Mar 30 2009

…orlynao?

I’ve been sitting on this for a few days because it made me so irritated that I needed to fully mull out in my mind what exactly made me so angry. Now that I have done just that, I have to share it.

I follow a writer on my Twitter account, and she recently tweeted that she was going to stop writing/participating in online forums until she’s written something someone wants to read. My immediate response was, “You’re published. STFU and STFD.”

It took me a while to understand why I had that reaction.

An author doesn’t serve their audience, they serve the story. If they think that writing for a specific set of people is a guarantee that the story will be good, they’re sadly mistaken. An author’s wanting to please their audience =/= a perfect (or even a good) story. Trying to please other people is like trying to paddle upriver with a hockey stick; it isn’t going to happen.

Stephenie Meyer wrote the Twilight series as her own personal whatever.

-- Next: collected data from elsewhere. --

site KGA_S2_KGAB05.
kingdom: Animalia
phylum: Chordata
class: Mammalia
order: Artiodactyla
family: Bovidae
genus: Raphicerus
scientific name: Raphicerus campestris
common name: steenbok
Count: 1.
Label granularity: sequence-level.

I’m not saying that they’re good or anything, but you can tell that she poured herself into them and that effort served the stories. If she had been writing them to cater to the fans, there would be a whole different level of crap in them. (Not saying that they aren’t crap anyway, but that’s my personal opinion and not necessarily relevent.)

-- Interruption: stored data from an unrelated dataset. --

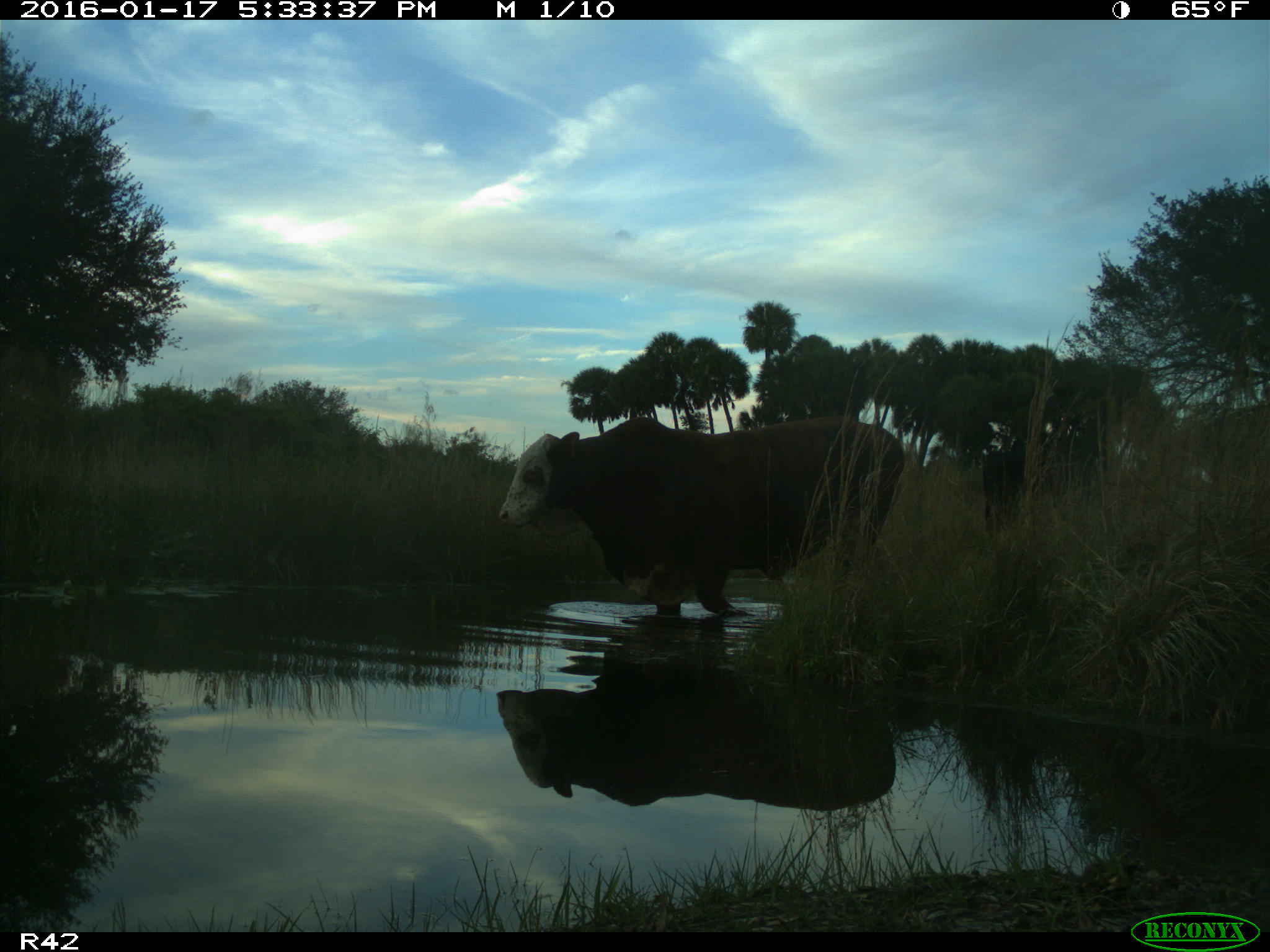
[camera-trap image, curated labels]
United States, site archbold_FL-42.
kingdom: Animalia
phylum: Chordata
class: Mammalia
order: Artiodactyla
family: Bovidae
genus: Bos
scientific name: Bos taurus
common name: domestic cow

If you think that writing begins and ends with the story, then moves directly on to someone buying the book and publishing it, that’s… totally not true. And kind of insane. It’s a lot of work to make everything work. I still haven’t gotten there. I may never get there. But if I do, I’m not going to forget that I serve the story.

The story = GOD.

And if I am so lucky as to get published in any way, I’m not going to get huffy and flouncy because “no one wants to read my stuff”. I don’t write for the elusive audience that may or may not exist; I write to get the damn story out of my head so I can sleep.

I don’t know how much of this makes sense. It’s been a long day.


Mar 5 2009

so, anyway…

Can’t there be a way to wire my brain into Word so I wouldn’t have to sit and type?


Mar 4 2009

procrastinating…

I could be writing right now, but I’m twitching a bit about work tomorrow, so I’m sitting in front of the television (Food Network!) with a cat named Gaz on my lap.


Feb 12 2009

On writing…

I’ve been writing for a long time. That being said, making effective use of my available spare time isn’t my strong suit. A lot of times, I feel like I’m too tired to properly articulate my thoughts, or that there’s a giant jumble of words that refuse to resolve into something more concrete. I’m not a formula writer, and most of the time, I’m not a pre-plotter; there are certain plot points that make themselves known, but the road connecting the points is a mystery. That’s what makes me who I am as a writer: those unknown spaces that suddenly connect by a stray sentence or paragraph, making everything a giant circle of “well, duh! why didn’t I think of that before? I really must be stupid today!”

However, again, there are just those days when the words refuse to come. All too often lately, those days outnumber the days when I can think clearly enough to bring life to the images dancing around my head.

When I go on vacation in a week, it’s my intention to take Englebert and Ernie (my laptop and flash drive) with me and force myself to write rather than watching History International and Nicktoons for the duration. It might make me crazy, but there’s no excuse for laziness on my part when I don’t have to be up at the ass-crack of dawn to go to work.

(I should also buy a bag of Jelly Bellys while I’m away. They seem to help with the random channeling of verbosity.)